Un fait de peu d’importance lui servit de prétexte pour ouvrir les hostilités. Une esclave s’était enfuie de la maison de son maître, un Juif de Lyon, et, pour être émancipée, s’était fait baptiser par Agobard (vers 827). Les Juifs, voyant dans l’intervention de l’évêque une atteinte à leurs droits, demandèrent à Evrard, le maître des Juifs, de faire rendre l’esclave fugitive à son propriétaire. Agobard refusa d’obtempérer à la demande d’Evrard. La lutte fut longue entre les Juifs et Agobard ; à la fin, celui-ci fut destitué. Il ne se tint pas pour battu. Ennemi acharné des Juifs, il voulait que les lois canoniques de l’Église leur fussent appliquées dans toute leur rigueur, et, dans ce but, il demanda l’appui du parti ecclésiastique de la cour ; cet appui lui fut accordé. Les amis des Juifs ne restèrent pas inactifs, et, de leur côté, ils firent des démarches en faveur de leurs protégés. L’empereur nomma une commission pour examiner la question en litige ; mais, irrité, Agobard s’expliqua très mal. Il fut alors appelé devant l’empereur ; troublé par l’accueil glacial qu’il reçut, il ne put proférer une seule parole, et, comme il le dit lui-même, « il grogna plus qu’il ne parla ». Louis lui ordonna de s’éloigner de la cour, et Agobard se retira dans son diocèse. Là, il renouvela ses intrigues contre les Juifs. Sur son ordre, les prêtres attaquèrent les Juifs, dans leurs sermons, défendant à leurs ouailles d’entretenir des relations avec eux, de leur rien acheter ou vendre, de prendre part à leurs repas ou d’entrer à leur service.

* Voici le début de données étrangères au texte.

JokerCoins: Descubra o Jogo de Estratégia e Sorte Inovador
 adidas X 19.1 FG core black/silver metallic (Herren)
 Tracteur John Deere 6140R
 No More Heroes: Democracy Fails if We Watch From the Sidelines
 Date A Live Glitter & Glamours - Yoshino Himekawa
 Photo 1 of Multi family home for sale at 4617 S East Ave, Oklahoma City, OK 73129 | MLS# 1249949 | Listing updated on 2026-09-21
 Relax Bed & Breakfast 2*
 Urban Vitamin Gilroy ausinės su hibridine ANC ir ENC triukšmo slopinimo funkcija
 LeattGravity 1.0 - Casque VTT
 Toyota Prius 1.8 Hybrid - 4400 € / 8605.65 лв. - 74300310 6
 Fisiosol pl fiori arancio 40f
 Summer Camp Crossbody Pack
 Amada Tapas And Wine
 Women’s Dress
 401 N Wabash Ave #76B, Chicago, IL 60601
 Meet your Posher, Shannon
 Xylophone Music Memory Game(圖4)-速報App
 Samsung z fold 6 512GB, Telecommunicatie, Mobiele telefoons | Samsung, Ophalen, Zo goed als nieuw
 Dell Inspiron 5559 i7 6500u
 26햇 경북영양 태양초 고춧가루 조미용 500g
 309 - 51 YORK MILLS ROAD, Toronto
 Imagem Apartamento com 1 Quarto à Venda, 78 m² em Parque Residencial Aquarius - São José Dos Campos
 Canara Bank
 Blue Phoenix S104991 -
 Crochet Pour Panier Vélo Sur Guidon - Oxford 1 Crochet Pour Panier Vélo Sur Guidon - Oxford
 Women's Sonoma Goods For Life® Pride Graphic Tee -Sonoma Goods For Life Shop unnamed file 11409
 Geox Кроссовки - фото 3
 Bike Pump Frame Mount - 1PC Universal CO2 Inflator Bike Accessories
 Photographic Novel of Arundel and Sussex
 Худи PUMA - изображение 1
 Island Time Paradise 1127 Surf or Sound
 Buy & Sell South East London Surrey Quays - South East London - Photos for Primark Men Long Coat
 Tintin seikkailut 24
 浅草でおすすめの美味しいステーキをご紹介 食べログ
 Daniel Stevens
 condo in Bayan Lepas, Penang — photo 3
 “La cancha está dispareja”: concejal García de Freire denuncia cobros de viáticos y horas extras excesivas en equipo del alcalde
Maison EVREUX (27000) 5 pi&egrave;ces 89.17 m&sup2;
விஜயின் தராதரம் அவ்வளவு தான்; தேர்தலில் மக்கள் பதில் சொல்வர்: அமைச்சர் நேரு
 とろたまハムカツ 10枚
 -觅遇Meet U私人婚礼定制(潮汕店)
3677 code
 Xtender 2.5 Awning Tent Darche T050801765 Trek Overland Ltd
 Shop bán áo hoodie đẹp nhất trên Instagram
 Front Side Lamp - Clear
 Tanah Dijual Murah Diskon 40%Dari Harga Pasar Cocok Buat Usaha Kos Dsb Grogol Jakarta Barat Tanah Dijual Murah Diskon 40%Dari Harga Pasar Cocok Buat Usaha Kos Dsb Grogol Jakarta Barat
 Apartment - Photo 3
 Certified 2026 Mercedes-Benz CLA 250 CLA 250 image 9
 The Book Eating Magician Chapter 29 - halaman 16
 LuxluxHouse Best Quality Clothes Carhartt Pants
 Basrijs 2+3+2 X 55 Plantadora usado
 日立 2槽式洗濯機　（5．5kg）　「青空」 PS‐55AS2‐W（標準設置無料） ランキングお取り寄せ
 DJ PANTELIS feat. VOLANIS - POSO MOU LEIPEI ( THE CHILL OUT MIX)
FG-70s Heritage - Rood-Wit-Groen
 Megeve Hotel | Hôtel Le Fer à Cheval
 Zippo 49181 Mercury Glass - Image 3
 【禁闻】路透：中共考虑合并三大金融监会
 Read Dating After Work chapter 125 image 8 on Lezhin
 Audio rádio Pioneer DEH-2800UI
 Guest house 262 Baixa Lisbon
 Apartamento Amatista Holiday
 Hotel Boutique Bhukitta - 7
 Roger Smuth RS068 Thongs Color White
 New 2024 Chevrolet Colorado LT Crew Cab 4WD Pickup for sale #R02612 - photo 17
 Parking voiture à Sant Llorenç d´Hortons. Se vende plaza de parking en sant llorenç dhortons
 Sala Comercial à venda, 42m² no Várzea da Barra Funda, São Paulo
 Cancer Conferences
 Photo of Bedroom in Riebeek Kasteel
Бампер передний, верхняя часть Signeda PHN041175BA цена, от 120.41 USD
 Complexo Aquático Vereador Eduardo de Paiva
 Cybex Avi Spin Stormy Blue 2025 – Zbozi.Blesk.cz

Informés de ces faits, les amis des Juifs obtinrent des lettres de protection (Indiculi), munies du sceau impérial, qu’ils envoyèrent à la communauté juive de Lyon. Agobard reçut l’ordre de mettre fin à ses excitations contre les Juifs, et le gouverneur de Lyon fut invité à protéger tous ses administrés, sans exception (vers 828). Comme Agobard prétendait que ces lettres impériales étaient fausses, deux commissaires impériaux, Guerrick et Frédéric, pourvus de pleins pouvoirs, se rendirent à Lyon pour mettre à la raison le trop remuant évêque. Il est à remarquer que la population lyonnaise ne prit à aucun moment parti contre les Juifs.